*** Given text ***
Previously, I discussed the features which distinguish money from other goods (Money as a good), why you should view most money as a branded product, and how that affects the perspective you should take on central bank actions (Money as a product). I showed that it makes sense to talk about the best quantity of a particular money in the economy. Now I want to discuss one important process that affects what the best quantity of money is.

This process is called “monetary disequilibrium”, “excess cash balances mechanism” and probably some other things as well. The Keynesian concept of the “Paradox Of Thrift” is related, though less well developed. I will first describe the process informally. In later posts I will describe it more formally. My intent here is to give an intuitive explanation of the basics of monetary disequilibrium.
*** End of Given text ***
*** Data listing ***
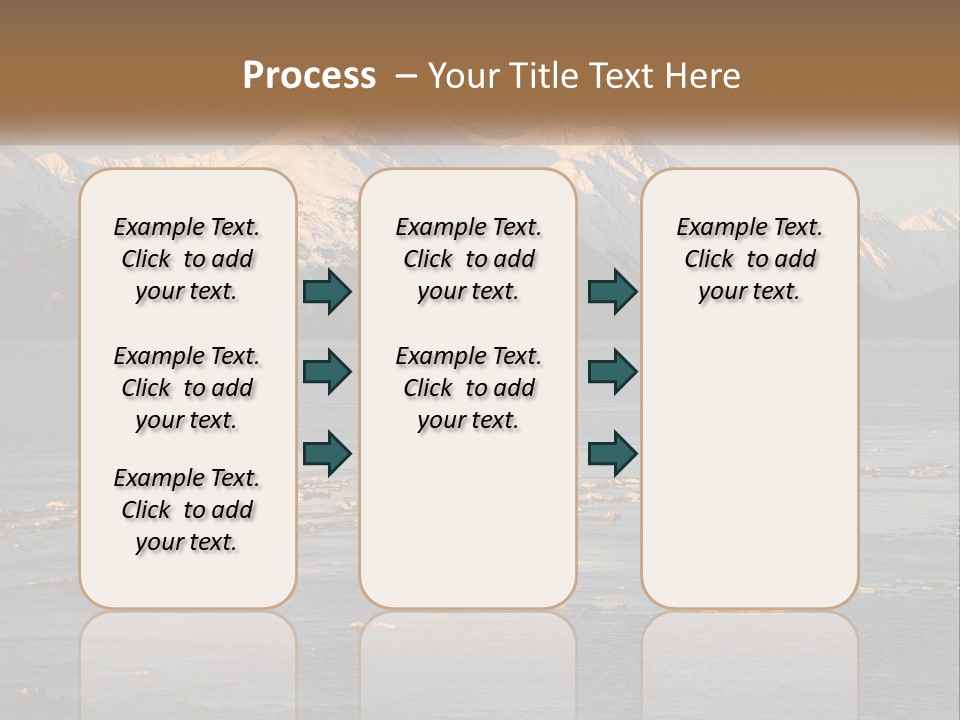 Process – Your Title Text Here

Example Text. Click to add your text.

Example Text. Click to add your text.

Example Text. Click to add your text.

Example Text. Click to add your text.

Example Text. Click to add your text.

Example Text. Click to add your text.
*** End of Data listing ***
*** Data listing ***
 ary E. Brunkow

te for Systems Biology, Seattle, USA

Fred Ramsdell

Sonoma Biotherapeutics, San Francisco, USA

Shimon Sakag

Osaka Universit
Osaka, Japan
*** End of Data listing ***
• What is required
Retype the entire passage about monetary disequilibrium word for word. Rely only on the passage about monetary disequilibrium.

• Your solution
Previously, I discussed the features which distinguish money from other goods (Money as a good), why you should view most money as a branded product, and how that affects the perspective you should take on central bank actions (Money as a product). I showed that it makes sense to talk about the best quantity of a particular money in the economy. Now I want to discuss one important process that affects what the best quantity of money is.

This process is called “monetary disequilibrium”, “excess cash balances mechanism” and probably some other things as well. The Keynesian concept of the “Paradox Of Thrift” is related, though less well developed. I will first describe the process informally. In later posts I will describe it more formally. My intent here is to give an intuitive explanation of the basics of monetary disequilibrium.